EXTRACTED INFORMATION:

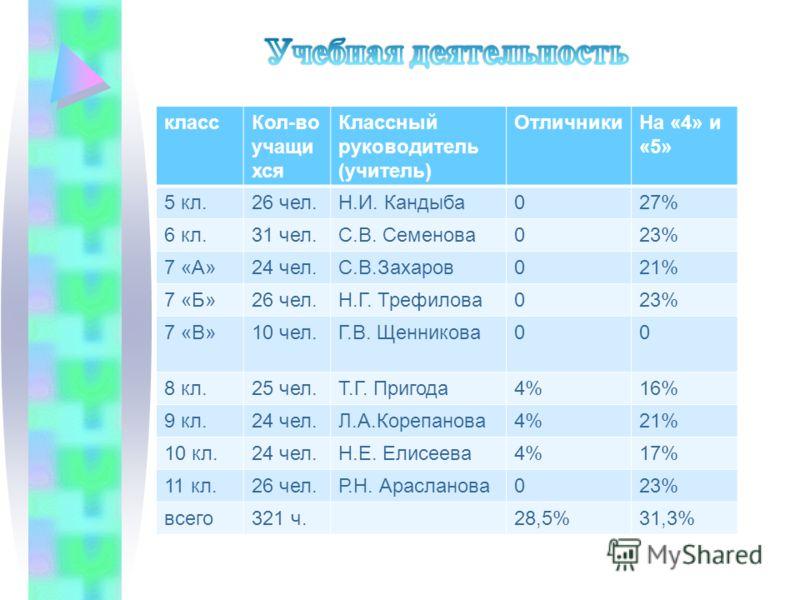 классКол-во учащи хся Классный руководитель (учитель) ОтличникиНа «4» и «5» 5 кл.26 чел.Н.И. Кандыба027% 6 кл.31 чел.С.В. Семенова023% 7 «А»24 чел.С.В.Захаров021% 7 «Б»26 чел.Н.Г. Трефилова023% 7 «В»10 чел.Г.В. Щенникова00 8 кл.25 чел.Т.Г. Пригода4%1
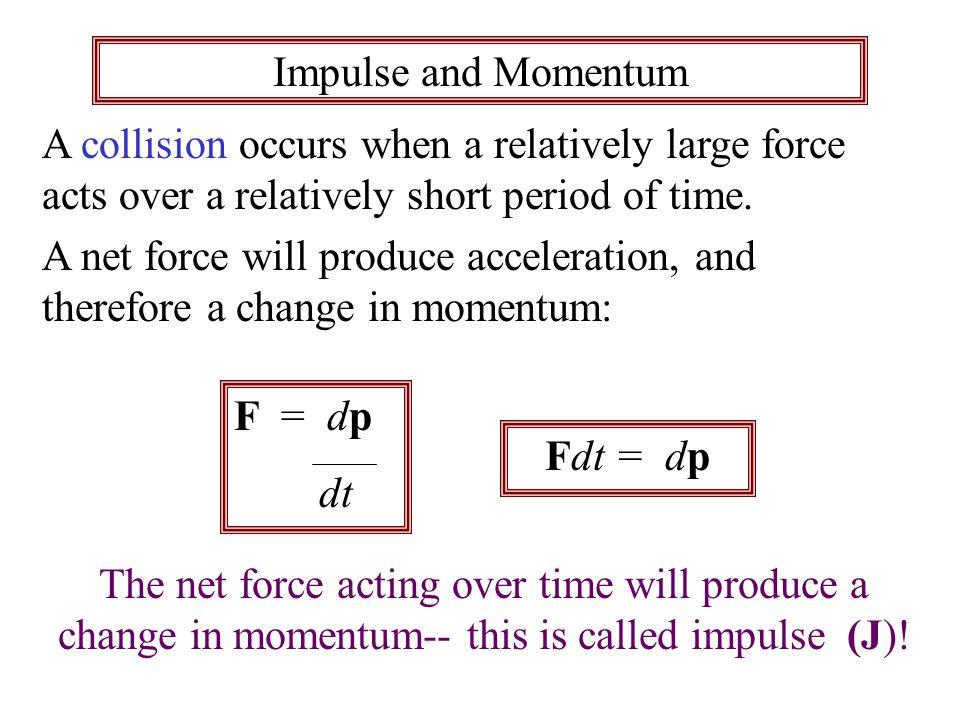 p 0 = mv 0 cosø 1 + mv 0 sinø 1 = (114i – 103j) kg-m/s p = mvcosø 2 + mvsinø 2 = (114i + 103j) kg-m/s p = p – p 0 = (0i + 206j) kg-m/s p = p x 2 + p y 2 = 206 kg-m/s Ø = tan -1 (p y /p x ) = 90.0˚ popo p p 42.0˚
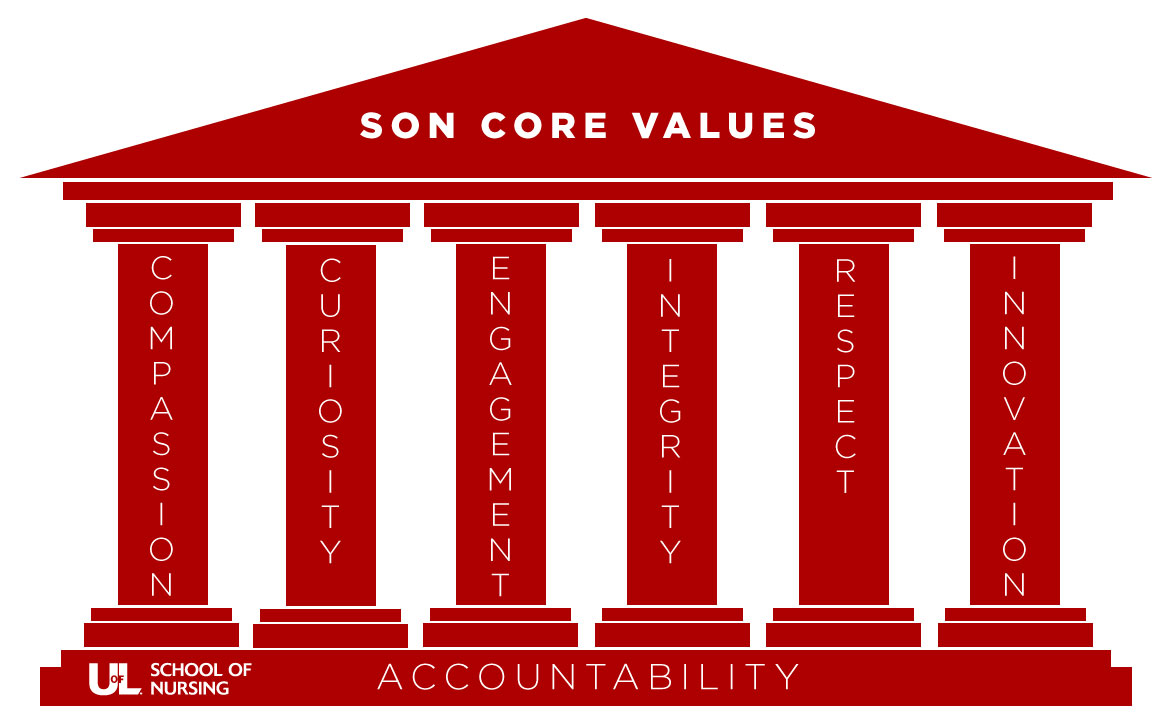 SON Core Values image featuring Greek architecture facade with six pillars representing compassion, curiosity, engagement, integrity, respect, and innovation along with a foundation labeled as accountability.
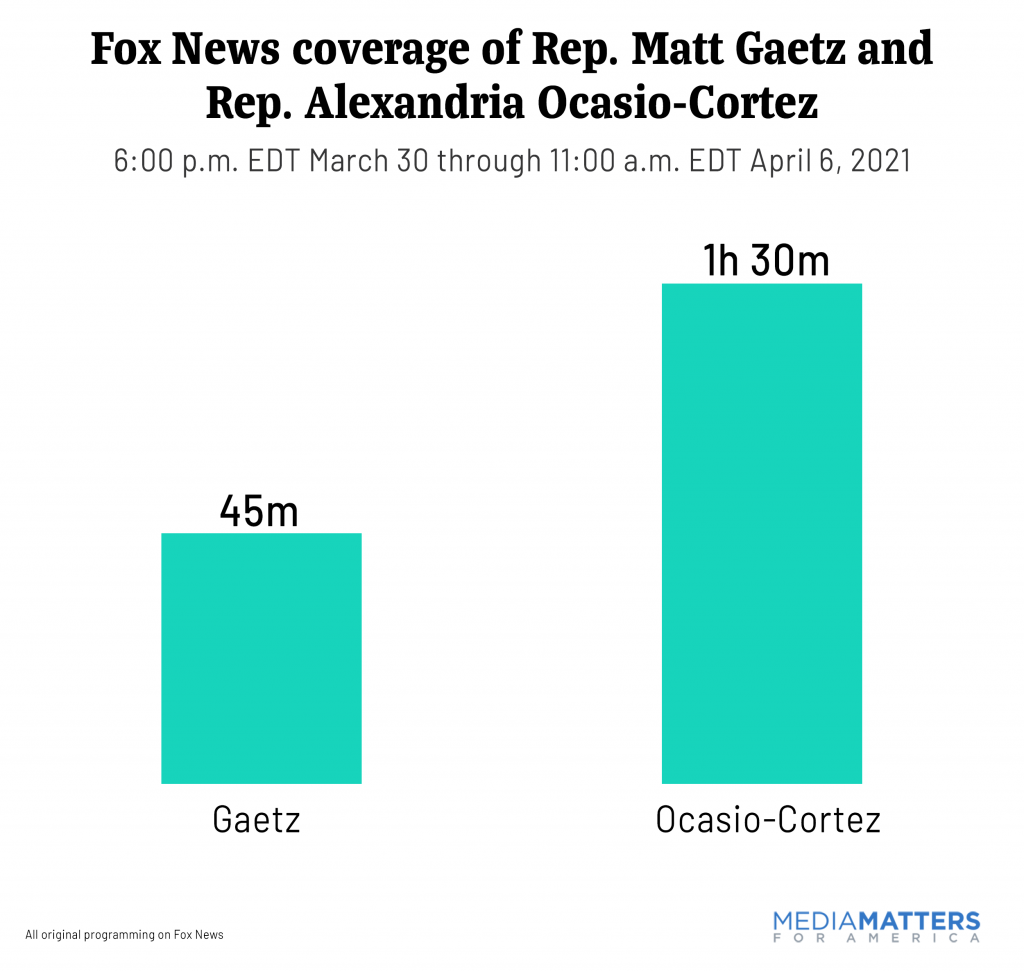 Fox News coverage of Reps. Matt Gaetz and Alexandria Ocasio-Cortez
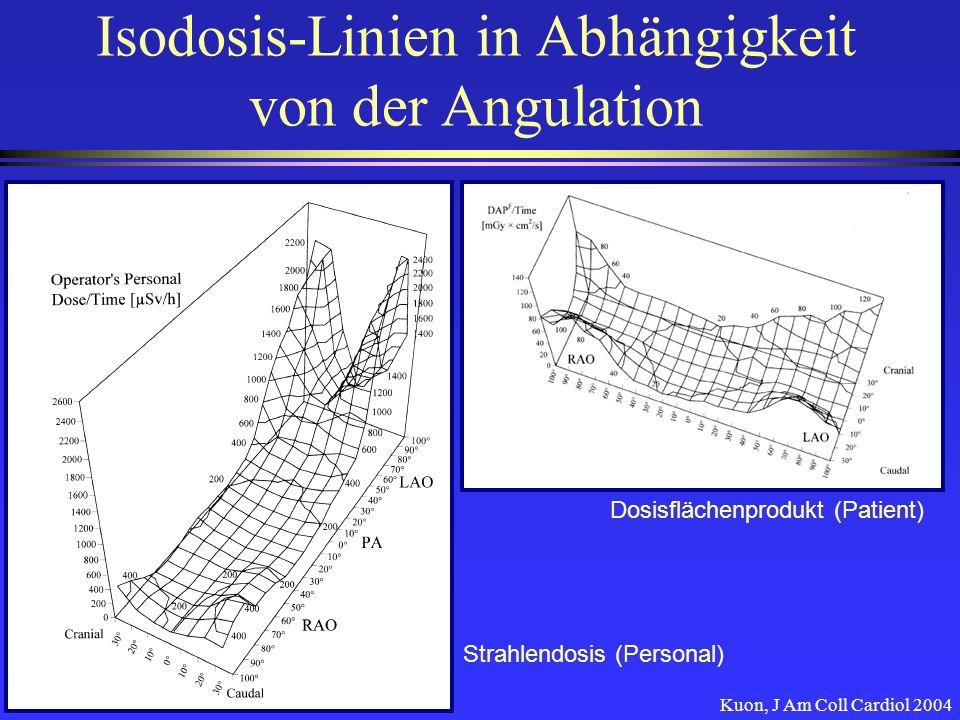 Isodosis-Linien in Abhängigkeit von der Angulation Kuon, J Am Coll Cardiol 2004 Dosisflächenprodukt (Patient) Strahlendosis (Personal)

TASK PROMPT:
All entries should be restated word for word; no images belong in the copy.

TASK ANSWER:
 классКол-во учащи хся Классный руководитель (учитель) ОтличникиНа «4» и «5» 5 кл.26 чел.Н.И. Кандыба027% 6 кл.31 чел.С.В. Семенова023% 7 «А»24 чел.С.В.Захаров021% 7 «Б»26 чел.Н.Г. Трефилова023% 7 «В»10 чел.Г.В. Щенникова00 8 кл.25 чел.Т.Г. Пригода4%1
 p 0 = mv 0 cosø 1 + mv 0 sinø 1 = (114i – 103j) kg-m/s p = mvcosø 2 + mvsinø 2 = (114i + 103j) kg-m/s p = p – p 0 = (0i + 206j) kg-m/s p = p x 2 + p y 2 = 206 kg-m/s Ø = tan -1 (p y /p x ) = 90.0˚ popo p p 42.0˚
 SON Core Values image featuring Greek architecture facade with six pillars representing compassion, curiosity, engagement, integrity, respect, and innovation along with a foundation labeled as accountability.
 Fox News coverage of Reps. Matt Gaetz and Alexandria Ocasio-Cortez
 Isodosis-Linien in Abhängigkeit von der Angulation Kuon, J Am Coll Cardiol 2004 Dosisflächenprodukt (Patient) Strahlendosis (Personal)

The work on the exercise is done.